Comment

Director in Training, part one: How to fund and publicise your play

image04

Francine Morgan is one of nine young theatre-makers participating in this year’s StoneCrabs Young Directors Training Programme. In a series of articles, she’ll be talking about the trials and tribulations of putting a play on from scratch. This week, funding and publicity!

Fellow creatives, theatre-makers: putting on one play isn’t easy, so a festival of nine plays is no walk in the park. As one of the trainees of the StoneCrabs Young Directors Training Programme who will direct a play for a three-night festival in March as part of the training, I feel very fortunate to have been chosen and equally daunted by what’s to come.

Up until Christmas, we were meeting twice a week to talk all things producing and to receive the artistic training, becoming familiar with artists such as Boal and Bogart. As things step up a gear with meetings and training restarting and the Stomping Ground festival in sight, I thought it would be great to share this second half of the journey.

As one of the nine directors on the programme I’d like to share what we’re all doing to get things going. I want this series to be a time capsule for when it all becomes a distant memory, and to help future directors starting out with some hints, tips, and good old-fashioned hindsight.

Firstly, Kickstarter. We have just successfully completed a kickstarter campaign as part of our fundraising—which is lucky for us, because if we hadn’t met the target we’d have gotten nothing!
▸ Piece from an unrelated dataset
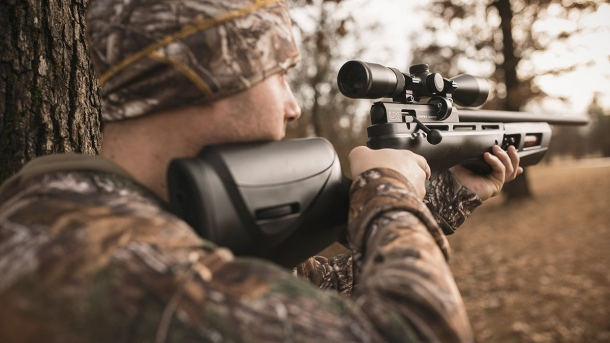 The Umarex Gauntlet is a popular PCP air rifle conceived for small-game hunting and sport shooting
Family and friends are your main, if not only, donation source. However lovely it would be for a local philanthropist to donate to your project, it is highly unlikely, so plough your efforts into those you know. That being said, random acts of kindness do exist. Sometimes it is just down to luck and timing, but a social media presence is crucial to get the idea of donating etched into people’s brains. We’ve managed to secure funds from some trusts, too, so if searching, look for organisations that connect with a theme or purpose of your play, find those connections.

image05

Participants on the programme (From L-R, Luke Howarth, Edwina Strobl, Chris Davis, Fernanda Mandagará, Bethany Kapila, Alex Prescot, Francine Morgan, Kwong Loke (Course Leader), Emily Marshall, Sam Luffman)
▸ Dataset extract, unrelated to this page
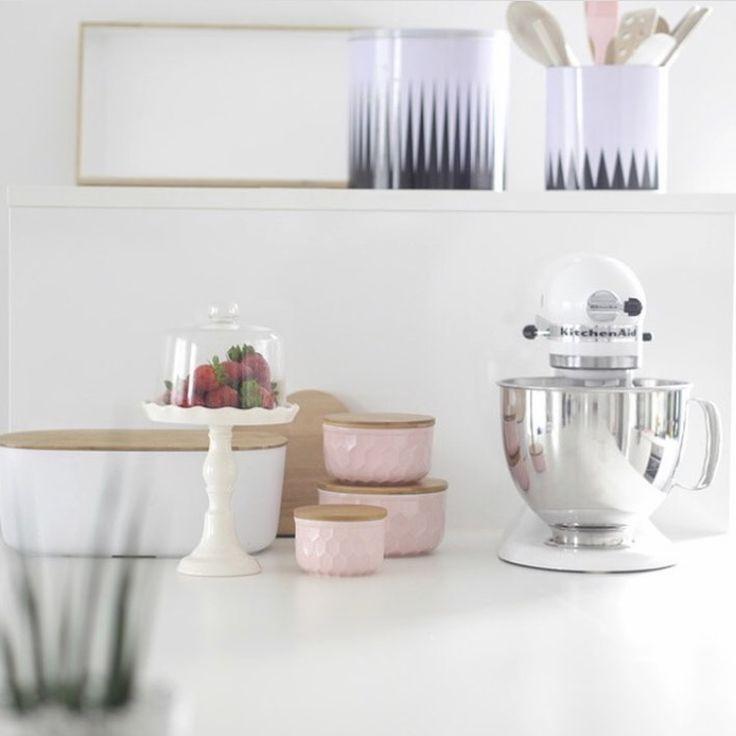 Weiße Küche // Weiße Möbel Inspiration MiniMenschlein.de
Next, Arts Council. Unfortunately, before Christmas we received an unwelcome reply from them: unsuccessful! However strong your application, if you are applying from London you will have a mountain of competition against you. Hence our unsuccessful bid with only minor points in terms of feedback i.e. strengthening our public engagement argument. We have applied again, with the advice in mind that applying via other areas of England will increase your chances of success.

Lastly, Social Media. Twitter, Facebook, Instagram, if you use them, REALLY use them. Only create these accounts if you know you will take advantage. You have to allow time to plan for content and posts and commit to publishing these in line with how active your project is. An unmanned site or page is the first way to lose followers. Also, use a mixture of content to appeal to your different audiences, from silly to serious, pictures to blogs. You have to come at it from all angles.

When selecting our plays we had some restrictions—that they were less than 45 minutes and had a maximum of three cast members. This took some searching to find something I was comfortable with. As a result, our festival is a smorgasbord of plays from playwrights Dario Fo, Daniel Keene, David Mamet, Alistair McDowall, Paulo Santoro, James Saunders, Atiha Sen Gupta, Martin Sherman, and Tempest. We hope this means something for everyone.

Do check us out! Our festival, Stomping Ground, runs at The Albany in Deptford March 15-17. Also, there’ll be more to come here on how we do with casting, rehearsals, and the festival itself, so stay tuned!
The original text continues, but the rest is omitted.